*GOAL OF THE EXERCISE:* Restate each of the lines given below, word for word.

Some records
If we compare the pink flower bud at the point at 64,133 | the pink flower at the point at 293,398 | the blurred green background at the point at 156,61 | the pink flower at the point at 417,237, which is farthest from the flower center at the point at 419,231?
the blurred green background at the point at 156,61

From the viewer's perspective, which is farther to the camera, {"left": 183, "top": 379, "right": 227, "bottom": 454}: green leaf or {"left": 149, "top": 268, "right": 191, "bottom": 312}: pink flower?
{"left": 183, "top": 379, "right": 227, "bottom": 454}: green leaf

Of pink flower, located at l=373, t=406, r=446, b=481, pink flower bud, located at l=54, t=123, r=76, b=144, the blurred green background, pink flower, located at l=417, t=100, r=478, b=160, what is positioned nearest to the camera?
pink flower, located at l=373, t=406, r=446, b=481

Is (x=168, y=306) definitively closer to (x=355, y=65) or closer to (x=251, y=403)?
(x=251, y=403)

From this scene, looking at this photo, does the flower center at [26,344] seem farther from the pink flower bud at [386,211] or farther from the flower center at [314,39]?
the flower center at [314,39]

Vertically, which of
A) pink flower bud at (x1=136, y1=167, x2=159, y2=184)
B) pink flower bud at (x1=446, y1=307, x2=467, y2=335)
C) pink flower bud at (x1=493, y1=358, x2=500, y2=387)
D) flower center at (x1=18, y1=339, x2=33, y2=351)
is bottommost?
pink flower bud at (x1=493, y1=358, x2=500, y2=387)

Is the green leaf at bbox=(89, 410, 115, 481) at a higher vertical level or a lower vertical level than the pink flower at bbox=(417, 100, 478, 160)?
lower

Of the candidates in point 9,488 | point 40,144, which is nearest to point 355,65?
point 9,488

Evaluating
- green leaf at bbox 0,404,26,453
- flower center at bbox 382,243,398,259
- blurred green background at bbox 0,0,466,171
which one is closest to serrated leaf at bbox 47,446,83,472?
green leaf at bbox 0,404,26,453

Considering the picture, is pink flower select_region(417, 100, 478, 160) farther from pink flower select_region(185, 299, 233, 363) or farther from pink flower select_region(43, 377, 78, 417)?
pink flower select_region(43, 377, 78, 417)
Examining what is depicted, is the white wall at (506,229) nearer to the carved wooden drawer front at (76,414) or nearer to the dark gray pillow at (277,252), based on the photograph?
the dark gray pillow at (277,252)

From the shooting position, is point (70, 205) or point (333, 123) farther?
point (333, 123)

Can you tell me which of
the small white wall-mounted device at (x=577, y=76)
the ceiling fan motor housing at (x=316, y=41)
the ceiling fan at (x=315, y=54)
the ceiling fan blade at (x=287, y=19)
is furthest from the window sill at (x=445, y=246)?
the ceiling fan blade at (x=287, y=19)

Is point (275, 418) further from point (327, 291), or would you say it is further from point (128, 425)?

*REPLY:*
If we compare the pink flower bud at the point at 64,133 | the pink flower at the point at 293,398 | the blurred green background at the point at 156,61 | the pink flower at the point at 417,237, which is farthest from the flower center at the point at 419,231?
the blurred green background at the point at 156,61

From the viewer's perspective, which is farther to the camera, {"left": 183, "top": 379, "right": 227, "bottom": 454}: green leaf or {"left": 149, "top": 268, "right": 191, "bottom": 312}: pink flower?
{"left": 183, "top": 379, "right": 227, "bottom": 454}: green leaf

Of pink flower, located at l=373, t=406, r=446, b=481, pink flower bud, located at l=54, t=123, r=76, b=144, the blurred green background, pink flower, located at l=417, t=100, r=478, b=160, what is positioned nearest to the camera?
pink flower, located at l=373, t=406, r=446, b=481

Is (x=168, y=306) definitively closer to (x=355, y=65) or closer to (x=251, y=403)?
(x=251, y=403)

From this scene, looking at this photo, does the flower center at [26,344] seem farther from the pink flower bud at [386,211] or farther from the flower center at [314,39]?
the flower center at [314,39]

Vertically, which of
A) pink flower bud at (x1=136, y1=167, x2=159, y2=184)
B) pink flower bud at (x1=446, y1=307, x2=467, y2=335)
C) pink flower bud at (x1=493, y1=358, x2=500, y2=387)
D) flower center at (x1=18, y1=339, x2=33, y2=351)
is bottommost?
pink flower bud at (x1=493, y1=358, x2=500, y2=387)

Is the green leaf at bbox=(89, 410, 115, 481) at a higher vertical level or a lower vertical level than the pink flower at bbox=(417, 100, 478, 160)?
lower

Of the candidates in point 9,488 | point 40,144, which is nearest to point 355,65?
point 9,488

Evaluating
- green leaf at bbox 0,404,26,453
- flower center at bbox 382,243,398,259
- blurred green background at bbox 0,0,466,171
which one is closest to serrated leaf at bbox 47,446,83,472?
green leaf at bbox 0,404,26,453

Considering the picture, is pink flower select_region(417, 100, 478, 160) farther from pink flower select_region(185, 299, 233, 363) or farther from pink flower select_region(43, 377, 78, 417)?
pink flower select_region(43, 377, 78, 417)
Examining what is depicted, is the white wall at (506,229) nearer to the carved wooden drawer front at (76,414) or nearer to the dark gray pillow at (277,252), based on the photograph?
the dark gray pillow at (277,252)

From the shooting position, is point (70, 205) or point (333, 123) farther?
point (333, 123)

Can you tell me which of
the small white wall-mounted device at (x=577, y=76)
the ceiling fan motor housing at (x=316, y=41)
the ceiling fan at (x=315, y=54)
the ceiling fan blade at (x=287, y=19)
is furthest from the window sill at (x=445, y=246)?
the ceiling fan blade at (x=287, y=19)

Is point (275, 418) further from point (327, 291), or would you say it is further from point (128, 425)?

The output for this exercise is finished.